陆瑾瑄轻声说:“今天看到你和姐夫交换戒指时,我就在想,要是爸妈能在场该多好。”
“他们一定在看着。”
陆瑾瑜望向窗外夜空,“妈以前常说,希望我能找到一个真心待我的人。秦江。。。他做到了。”
陆瑾瑄凑近些,压低声音:“姐,跟我说实话,你和姐夫什么时候开始的!”
我记得你刚当市长那会儿,还总说他是个‘不知变通的愣头青’。”
陆瑾瑜被妹妹逗笑了:“那都是多少年前的老黄历了。
其实。。。
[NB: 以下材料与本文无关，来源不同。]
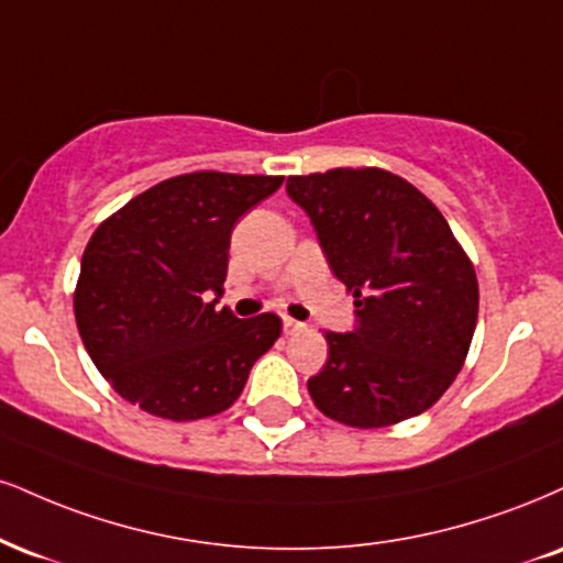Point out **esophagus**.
Here are the masks:
<instances>
[{
	"label": "esophagus",
	"instance_id": "esophagus-1",
	"mask_svg": "<svg viewBox=\"0 0 563 563\" xmlns=\"http://www.w3.org/2000/svg\"><path fill=\"white\" fill-rule=\"evenodd\" d=\"M283 330H286V335H294V333H301L303 324L296 322V320H290V317H286V320H283Z\"/></svg>",
	"mask_w": 563,
	"mask_h": 563
}]
</instances>
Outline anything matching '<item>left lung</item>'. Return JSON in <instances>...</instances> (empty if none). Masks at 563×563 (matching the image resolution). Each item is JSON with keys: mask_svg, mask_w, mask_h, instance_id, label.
Returning <instances> with one entry per match:
<instances>
[{"mask_svg": "<svg viewBox=\"0 0 563 563\" xmlns=\"http://www.w3.org/2000/svg\"><path fill=\"white\" fill-rule=\"evenodd\" d=\"M286 191L356 307L351 333H324L311 401L358 430L428 411L464 367L479 307L475 267L445 217L380 167L294 175Z\"/></svg>", "mask_w": 563, "mask_h": 563, "instance_id": "obj_1", "label": "left lung"}]
</instances>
我也说不清具体是什么时候。
可能就是一起熬过的那些夜,一起处理过的那些突发事件,慢慢累积起来的信任和依赖。”
她顿了顿,眼神变得柔软:“我刚上任不久,市里面就有某领导陷害我,往我杯子里使坏,故意让我出丑污辱我的名声。
当时是秦江不顾一切救了我,第一次就留给我了好印象。
秦江也是大学毕上分配市里上任,是他发生重大安全事故,我三天三夜没合眼。
第四天凌晨,秦江带着热粥来找我,什么也没说,就坐在我办公室外守着。
那一刻我突然觉得,有个人在你最累的时候默默陪着,比什么都重要。”
陆瑾瑄听得入神:“姐夫确实是这样的人,话不多,但做事踏实。”
“是啊!”陆瑾瑜点头,“后来我们一起侦破跨省大案,一起应对自然灾害,一起推动市政改革。
不知不觉中,他就成了我最信赖的人。”
茶续了一泡又一泡,夜渐渐深了。
陆瑾瑄忽然问:“姐,你当市长这些年,最难的是什么?”
陆瑾瑜沉思良久:“最难的是平衡,要发展经济,也要保护环境。
要推进改革,也要保持稳定;要强硬果断。
也要体恤民情有时候做一个决定,夜里都睡不着觉。”
“那姐夫呢?他理解吗?”
“他比任何人都理解。”
陆瑾瑜微笑,“有一次我因为一个市政项目被误解,压力特别大。